Begin Source data

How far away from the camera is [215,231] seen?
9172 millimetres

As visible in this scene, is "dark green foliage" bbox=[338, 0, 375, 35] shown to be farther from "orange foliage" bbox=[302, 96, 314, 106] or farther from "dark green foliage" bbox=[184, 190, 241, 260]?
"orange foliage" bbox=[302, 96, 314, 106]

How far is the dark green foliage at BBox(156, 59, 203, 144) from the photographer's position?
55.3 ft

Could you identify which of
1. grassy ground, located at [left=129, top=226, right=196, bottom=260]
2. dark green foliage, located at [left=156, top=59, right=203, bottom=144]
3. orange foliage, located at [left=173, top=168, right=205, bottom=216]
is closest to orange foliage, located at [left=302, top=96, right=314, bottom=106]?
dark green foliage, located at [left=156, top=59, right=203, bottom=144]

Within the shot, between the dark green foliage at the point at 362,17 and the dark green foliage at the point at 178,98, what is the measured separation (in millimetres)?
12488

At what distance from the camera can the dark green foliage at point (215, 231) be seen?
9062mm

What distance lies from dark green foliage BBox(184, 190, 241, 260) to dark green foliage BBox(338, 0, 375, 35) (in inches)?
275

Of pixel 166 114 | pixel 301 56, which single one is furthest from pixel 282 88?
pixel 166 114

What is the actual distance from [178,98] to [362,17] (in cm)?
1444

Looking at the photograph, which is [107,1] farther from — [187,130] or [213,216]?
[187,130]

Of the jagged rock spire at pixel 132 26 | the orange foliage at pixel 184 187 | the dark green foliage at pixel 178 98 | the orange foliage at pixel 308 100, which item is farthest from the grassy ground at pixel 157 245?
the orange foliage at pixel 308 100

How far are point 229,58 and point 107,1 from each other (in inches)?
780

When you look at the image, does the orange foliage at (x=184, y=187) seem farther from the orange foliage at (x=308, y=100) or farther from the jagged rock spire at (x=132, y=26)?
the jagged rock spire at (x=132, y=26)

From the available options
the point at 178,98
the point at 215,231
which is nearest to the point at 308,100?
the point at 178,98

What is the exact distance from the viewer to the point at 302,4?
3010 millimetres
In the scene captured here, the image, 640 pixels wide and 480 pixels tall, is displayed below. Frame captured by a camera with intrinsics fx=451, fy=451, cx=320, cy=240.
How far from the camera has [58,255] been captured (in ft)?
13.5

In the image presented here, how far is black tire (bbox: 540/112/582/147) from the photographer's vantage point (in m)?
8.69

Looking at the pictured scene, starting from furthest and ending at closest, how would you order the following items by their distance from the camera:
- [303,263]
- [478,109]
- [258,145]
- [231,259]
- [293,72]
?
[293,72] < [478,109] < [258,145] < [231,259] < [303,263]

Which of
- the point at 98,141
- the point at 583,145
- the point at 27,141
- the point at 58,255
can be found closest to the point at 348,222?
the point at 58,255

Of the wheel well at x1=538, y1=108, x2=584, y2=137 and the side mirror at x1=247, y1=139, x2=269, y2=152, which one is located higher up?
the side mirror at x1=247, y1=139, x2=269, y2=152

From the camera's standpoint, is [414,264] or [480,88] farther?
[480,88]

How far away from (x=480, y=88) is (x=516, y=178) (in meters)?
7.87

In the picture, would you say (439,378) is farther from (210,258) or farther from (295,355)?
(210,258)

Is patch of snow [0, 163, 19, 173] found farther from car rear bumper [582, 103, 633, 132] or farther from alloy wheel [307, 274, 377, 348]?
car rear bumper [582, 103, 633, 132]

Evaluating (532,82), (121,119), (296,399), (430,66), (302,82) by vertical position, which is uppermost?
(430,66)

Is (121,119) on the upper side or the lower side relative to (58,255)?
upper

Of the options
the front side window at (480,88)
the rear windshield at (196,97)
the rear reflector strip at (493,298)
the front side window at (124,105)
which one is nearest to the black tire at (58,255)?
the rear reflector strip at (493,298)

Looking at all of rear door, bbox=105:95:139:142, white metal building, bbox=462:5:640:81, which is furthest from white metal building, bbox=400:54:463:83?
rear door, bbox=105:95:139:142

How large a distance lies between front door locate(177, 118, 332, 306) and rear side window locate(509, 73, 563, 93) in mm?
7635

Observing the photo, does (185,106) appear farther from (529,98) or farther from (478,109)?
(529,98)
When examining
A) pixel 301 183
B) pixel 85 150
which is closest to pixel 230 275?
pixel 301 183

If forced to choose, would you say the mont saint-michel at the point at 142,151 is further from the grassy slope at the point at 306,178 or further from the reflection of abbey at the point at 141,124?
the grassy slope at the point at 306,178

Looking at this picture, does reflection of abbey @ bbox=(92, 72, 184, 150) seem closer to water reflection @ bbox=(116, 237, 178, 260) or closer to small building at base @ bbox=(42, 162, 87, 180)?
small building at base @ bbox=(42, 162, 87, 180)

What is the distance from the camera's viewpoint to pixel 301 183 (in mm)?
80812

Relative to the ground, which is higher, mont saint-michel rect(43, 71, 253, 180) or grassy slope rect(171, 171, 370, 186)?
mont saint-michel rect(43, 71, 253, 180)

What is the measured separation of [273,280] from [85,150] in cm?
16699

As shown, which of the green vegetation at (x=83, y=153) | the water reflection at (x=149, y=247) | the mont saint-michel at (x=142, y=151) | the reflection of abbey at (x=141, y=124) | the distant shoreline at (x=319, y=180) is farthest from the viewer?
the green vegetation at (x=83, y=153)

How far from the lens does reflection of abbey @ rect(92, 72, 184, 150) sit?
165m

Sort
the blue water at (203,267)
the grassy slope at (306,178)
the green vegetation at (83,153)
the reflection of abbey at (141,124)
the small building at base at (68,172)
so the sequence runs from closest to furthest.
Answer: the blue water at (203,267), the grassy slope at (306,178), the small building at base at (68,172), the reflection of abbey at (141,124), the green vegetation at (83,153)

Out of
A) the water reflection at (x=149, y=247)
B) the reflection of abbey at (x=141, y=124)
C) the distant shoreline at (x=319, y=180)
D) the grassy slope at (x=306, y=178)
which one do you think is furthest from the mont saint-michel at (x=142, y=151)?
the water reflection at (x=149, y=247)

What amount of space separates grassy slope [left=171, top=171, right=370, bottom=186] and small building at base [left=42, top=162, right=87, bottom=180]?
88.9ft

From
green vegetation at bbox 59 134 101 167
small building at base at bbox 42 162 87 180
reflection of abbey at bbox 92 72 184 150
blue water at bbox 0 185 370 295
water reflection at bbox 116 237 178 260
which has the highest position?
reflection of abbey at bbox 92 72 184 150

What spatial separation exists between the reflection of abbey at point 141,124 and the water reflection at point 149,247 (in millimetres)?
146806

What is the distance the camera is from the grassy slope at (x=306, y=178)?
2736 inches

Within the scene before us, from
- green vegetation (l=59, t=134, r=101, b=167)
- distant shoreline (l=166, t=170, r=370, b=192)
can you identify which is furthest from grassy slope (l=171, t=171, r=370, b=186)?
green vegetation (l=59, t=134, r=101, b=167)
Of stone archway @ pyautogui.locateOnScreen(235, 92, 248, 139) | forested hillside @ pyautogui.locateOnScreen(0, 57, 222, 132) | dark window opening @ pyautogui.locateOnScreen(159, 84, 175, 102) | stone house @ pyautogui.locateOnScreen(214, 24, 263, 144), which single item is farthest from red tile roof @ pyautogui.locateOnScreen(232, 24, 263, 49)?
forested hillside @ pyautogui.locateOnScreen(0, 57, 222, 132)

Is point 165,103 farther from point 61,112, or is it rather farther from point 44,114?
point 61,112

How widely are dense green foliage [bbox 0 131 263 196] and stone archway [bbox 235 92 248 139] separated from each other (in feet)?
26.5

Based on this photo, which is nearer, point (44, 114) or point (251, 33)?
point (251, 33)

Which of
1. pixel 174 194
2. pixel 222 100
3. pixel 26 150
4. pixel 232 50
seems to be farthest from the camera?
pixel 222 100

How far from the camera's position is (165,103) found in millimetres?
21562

End Source data

- [What the exercise asks]: Write out every line of the records again, replacing "photographer's position" with "camera position" wherever it occurs and leaving everything else unchanged.

- [Written answer]:
How far away from the camera is [215,231] seen?
9172 millimetres

As visible in this scene, is "dark green foliage" bbox=[338, 0, 375, 35] shown to be farther from "orange foliage" bbox=[302, 96, 314, 106] or farther from "dark green foliage" bbox=[184, 190, 241, 260]?
"orange foliage" bbox=[302, 96, 314, 106]

How far is the dark green foliage at BBox(156, 59, 203, 144) from the camera position?
55.3 ft

Could you identify which of
1. grassy ground, located at [left=129, top=226, right=196, bottom=260]
2. dark green foliage, located at [left=156, top=59, right=203, bottom=144]
3. orange foliage, located at [left=173, top=168, right=205, bottom=216]
is closest to orange foliage, located at [left=302, top=96, right=314, bottom=106]?
dark green foliage, located at [left=156, top=59, right=203, bottom=144]

Within the shot, between the dark green foliage at the point at 362,17 and the dark green foliage at the point at 178,98, what is the measured separation (in millimetres)?
12488

At what distance from the camera can the dark green foliage at point (215, 231) be seen?
9062mm

What distance lies from dark green foliage BBox(184, 190, 241, 260) to dark green foliage BBox(338, 0, 375, 35) (in inches)?
275

Of pixel 166 114 | pixel 301 56, which single one is furthest from pixel 282 88?
pixel 166 114

What is the actual distance from [178,98] to [362,17] (in cm)?
1444

Looking at the photograph, which is [107,1] farther from — [187,130] or [213,216]?
[187,130]

Of the jagged rock spire at pixel 132 26 | the orange foliage at pixel 184 187 | the dark green foliage at pixel 178 98 | the orange foliage at pixel 308 100, which item is farthest from the grassy ground at pixel 157 245?
the orange foliage at pixel 308 100

How far are point 229,58 and point 107,1 from each other (in inches)?
780

When you look at the image, does the orange foliage at (x=184, y=187) seem farther from the orange foliage at (x=308, y=100) or farther from the jagged rock spire at (x=132, y=26)?
the jagged rock spire at (x=132, y=26)

From the available options
the point at 178,98
the point at 215,231
which is nearest to the point at 308,100?
the point at 178,98

What is the exact distance from the viewer to the point at 302,4?
3010 millimetres
In the scene captured here, the image, 640 pixels wide and 480 pixels tall, is displayed below. Frame captured by a camera with intrinsics fx=451, fy=451, cx=320, cy=240.
How far from the camera has [58,255] been captured (in ft)?
13.5

In the image presented here, how far is black tire (bbox: 540/112/582/147) from the photographer's vantage point (in m)?
8.69

Looking at the pictured scene, starting from furthest and ending at closest, how would you order the following items by their distance from the camera:
- [303,263]
- [478,109]
- [258,145]
- [231,259]
- [293,72]
?
[293,72] < [478,109] < [258,145] < [231,259] < [303,263]

Which of
- the point at 98,141
- the point at 583,145
- the point at 27,141
- the point at 58,255
can be found closest to the point at 348,222?
the point at 58,255

Of the wheel well at x1=538, y1=108, x2=584, y2=137 and the side mirror at x1=247, y1=139, x2=269, y2=152, which one is located higher up?
the side mirror at x1=247, y1=139, x2=269, y2=152

From the camera's standpoint, is [414,264] or [480,88] farther?
[480,88]

How far away from (x=480, y=88) is (x=516, y=178) (in meters)?
7.87

In the picture, would you say (439,378) is farther from (210,258) or farther from (295,355)?
(210,258)

Is patch of snow [0, 163, 19, 173] found farther from car rear bumper [582, 103, 633, 132] or farther from alloy wheel [307, 274, 377, 348]?
car rear bumper [582, 103, 633, 132]

Evaluating (532,82), (121,119), (296,399), (430,66), (302,82) by vertical position, which is uppermost?
(430,66)

Is (121,119) on the upper side or the lower side relative to (58,255)?
upper

Of the options
the front side window at (480,88)
the rear windshield at (196,97)
the rear reflector strip at (493,298)
the front side window at (124,105)
which one is nearest to the black tire at (58,255)?
the rear reflector strip at (493,298)

Looking at all of rear door, bbox=105:95:139:142, white metal building, bbox=462:5:640:81, which is furthest from white metal building, bbox=400:54:463:83?
rear door, bbox=105:95:139:142

How large a distance lies between front door locate(177, 118, 332, 306) and rear side window locate(509, 73, 563, 93) in mm?
7635

Observing the photo, does (185,106) appear farther from (529,98) or farther from (478,109)?
(529,98)
When examining
A) pixel 301 183
B) pixel 85 150
which is closest to pixel 230 275?
pixel 301 183

If forced to choose, would you say the mont saint-michel at the point at 142,151 is further from the grassy slope at the point at 306,178 or further from the reflection of abbey at the point at 141,124?
the grassy slope at the point at 306,178

Looking at this picture, does reflection of abbey @ bbox=(92, 72, 184, 150) seem closer to water reflection @ bbox=(116, 237, 178, 260) or closer to small building at base @ bbox=(42, 162, 87, 180)?
small building at base @ bbox=(42, 162, 87, 180)

What is the distance from the camera's viewpoint to pixel 301 183 (in mm)?
80812

Relative to the ground, which is higher, mont saint-michel rect(43, 71, 253, 180) or grassy slope rect(171, 171, 370, 186)?
mont saint-michel rect(43, 71, 253, 180)

What is the measured separation of [273,280] from [85,150] in cm?
16699

As shown, which of the green vegetation at (x=83, y=153) | the water reflection at (x=149, y=247) | the mont saint-michel at (x=142, y=151) | the reflection of abbey at (x=141, y=124) | the distant shoreline at (x=319, y=180) is farthest from the viewer?
the green vegetation at (x=83, y=153)

How far from the lens does reflection of abbey @ rect(92, 72, 184, 150) sit?
165m

Sort
the blue water at (203,267)
the grassy slope at (306,178)
the green vegetation at (83,153)
the reflection of abbey at (141,124)
the small building at base at (68,172)
so the sequence runs from closest to furthest.
Answer: the blue water at (203,267), the grassy slope at (306,178), the small building at base at (68,172), the reflection of abbey at (141,124), the green vegetation at (83,153)

Out of
A) the water reflection at (x=149, y=247)
B) the reflection of abbey at (x=141, y=124)
C) the distant shoreline at (x=319, y=180)
D) the grassy slope at (x=306, y=178)
which one do you think is furthest from the mont saint-michel at (x=142, y=151)?
the water reflection at (x=149, y=247)

What amount of space separates grassy slope [left=171, top=171, right=370, bottom=186] and small building at base [left=42, top=162, right=87, bottom=180]?
88.9ft

From
green vegetation at bbox 59 134 101 167
small building at base at bbox 42 162 87 180
reflection of abbey at bbox 92 72 184 150
blue water at bbox 0 185 370 295
water reflection at bbox 116 237 178 260
which has the highest position?
reflection of abbey at bbox 92 72 184 150

What spatial separation exists between the reflection of abbey at point 141,124 and the water reflection at point 149,247 (in millimetres)?
146806

What is the distance the camera is from the grassy slope at (x=306, y=178)?
2736 inches

Within the scene before us, from
- green vegetation (l=59, t=134, r=101, b=167)
- distant shoreline (l=166, t=170, r=370, b=192)
can you identify which is furthest from grassy slope (l=171, t=171, r=370, b=186)?
green vegetation (l=59, t=134, r=101, b=167)
Of stone archway @ pyautogui.locateOnScreen(235, 92, 248, 139) | forested hillside @ pyautogui.locateOnScreen(0, 57, 222, 132) | dark window opening @ pyautogui.locateOnScreen(159, 84, 175, 102) | stone house @ pyautogui.locateOnScreen(214, 24, 263, 144), which single item is farthest from red tile roof @ pyautogui.locateOnScreen(232, 24, 263, 49)?
forested hillside @ pyautogui.locateOnScreen(0, 57, 222, 132)

Is point 165,103 farther from point 61,112, or is it rather farther from point 44,114?
point 61,112

How widely are dense green foliage [bbox 0 131 263 196] and stone archway [bbox 235 92 248 139] separated from each other (in feet)?
26.5

Based on this photo, which is nearer, point (44, 114) or point (251, 33)?
point (251, 33)

Which of
1. pixel 174 194
2. pixel 222 100
3. pixel 26 150
4. pixel 232 50
seems to be farthest from the camera?
pixel 222 100

How far from the camera's position is (165,103) found in millimetres?
21562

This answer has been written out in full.